§ **Reading text**:
Start of Block

Wednesday, May 19, 2010

Seaweed Butter

While I do love to cook with butter, I'm not that big on eating it straight. There's been one exception to this - truffle butter but now I've found another and if you've been to the new Maze restaurant in Melbourne, you'll now exactly what it is.

Yes, I'm taking Seaweed Butter.

During our first visit to Maze we were offered a tour of the premises and the kitchen - which is something they offered to all first-timers. We were taken into the kitchen and met the chef Josh Emmett, who turned out to be a very friendly guy as well as a fantastic cook. It's here that we got to ask about the butter and he very kindly showed us what it was made with. Armed with that information, it was then just a matter of finding the right seaweed product.

In a way I've hesitated in making it since it's just so good I fear becoming a butter addict but eventually I got around to visiting my local Japanese Store and very quickly found what I needed in this jar of Shimanoka Iwa Nori.

End of Block

§ **Records shown**:
Start of Block

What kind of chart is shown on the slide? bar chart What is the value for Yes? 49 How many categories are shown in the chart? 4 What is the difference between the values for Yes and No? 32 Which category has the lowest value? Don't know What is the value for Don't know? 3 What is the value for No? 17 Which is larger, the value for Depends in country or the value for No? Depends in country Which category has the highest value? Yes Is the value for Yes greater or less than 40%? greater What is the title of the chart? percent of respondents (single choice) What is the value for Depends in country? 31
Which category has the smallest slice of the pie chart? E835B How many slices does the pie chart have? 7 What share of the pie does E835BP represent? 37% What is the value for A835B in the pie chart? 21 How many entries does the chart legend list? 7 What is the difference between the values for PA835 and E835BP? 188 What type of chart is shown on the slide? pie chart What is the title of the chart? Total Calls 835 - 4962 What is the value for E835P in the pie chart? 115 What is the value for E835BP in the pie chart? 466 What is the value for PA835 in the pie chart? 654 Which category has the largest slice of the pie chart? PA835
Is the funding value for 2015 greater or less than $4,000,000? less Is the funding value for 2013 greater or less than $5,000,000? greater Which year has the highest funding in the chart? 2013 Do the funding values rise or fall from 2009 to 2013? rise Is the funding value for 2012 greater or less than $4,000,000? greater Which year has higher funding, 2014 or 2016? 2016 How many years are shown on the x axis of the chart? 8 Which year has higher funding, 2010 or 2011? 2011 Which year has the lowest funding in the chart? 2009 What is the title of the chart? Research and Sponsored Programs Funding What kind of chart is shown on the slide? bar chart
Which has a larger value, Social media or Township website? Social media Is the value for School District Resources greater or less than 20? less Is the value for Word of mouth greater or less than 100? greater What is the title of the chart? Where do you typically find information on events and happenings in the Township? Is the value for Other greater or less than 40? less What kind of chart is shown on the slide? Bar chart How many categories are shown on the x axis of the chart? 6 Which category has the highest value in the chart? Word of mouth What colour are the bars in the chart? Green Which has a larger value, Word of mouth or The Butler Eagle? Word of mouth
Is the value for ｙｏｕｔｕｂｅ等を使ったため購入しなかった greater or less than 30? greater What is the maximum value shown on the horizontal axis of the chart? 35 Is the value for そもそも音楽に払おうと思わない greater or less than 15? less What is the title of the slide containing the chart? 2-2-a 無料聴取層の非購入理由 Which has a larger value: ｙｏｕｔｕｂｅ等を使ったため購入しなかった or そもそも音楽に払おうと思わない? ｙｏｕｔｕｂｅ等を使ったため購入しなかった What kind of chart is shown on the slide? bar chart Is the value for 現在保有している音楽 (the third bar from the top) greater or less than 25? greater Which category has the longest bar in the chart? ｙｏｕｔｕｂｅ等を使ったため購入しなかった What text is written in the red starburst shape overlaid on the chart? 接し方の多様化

End of Block

§ **Task requirements**:
**a.** Translate this sentence from the seaweed butter post into French: "We were taken into the kitchen and met the chef Josh Emmett, who turned out to be a very friendly guy as well as a fantastic cook."
**b.** Carry on the seaweed butter post from its final sentence, in the same voice.
None of the items is needed here.

§ **Expected outputs**:
**a.** On nous a emmenés dans la cuisine et nous avons rencontré le chef Josh Emmett, qui s'est révélé être un type très sympathique en plus d'un cuisinier fantastique.

**b.**
laver© by Haalo

Ira Nori is also known as Rock Laver as it grows in rock crevices by the sea.

laver© by Haalo

As you can see it's a thickish, dark paste and has an unusual aroma, at times it smells almost like treacle but then it has an earthiness like Jerusalem artichokes.

To make the actually seaweed butter just involved a tiny bit of experimentation and I think I've actually come up with something that is pretty close to the original.

seaweed butter© by Haalo

Seaweed Butter

150 grams unsalted butter, softened
1 teaspoon Shimanoka Iwa Nori

The seaweed is high in glutamic acid which is responsible for that flavour characteristic called umami. That savouriness can be misinterpreted as saltiness which can lead to some people calling a dish too salty when in fact it is really umami that is being detected. This is reason I've used unsalted butter.

Whip the butter vigorously until light and creamy. Add in the Iwa Nori and continue to beat gently until incorporated.

Portion the butter into butter dishes or store as butter logs following a same method as for this truffle butter.


  1. wow I can always depend on you to showcase something I never would have dreamt of - I am curious to know how you eat it - on bread or steaming vegetables???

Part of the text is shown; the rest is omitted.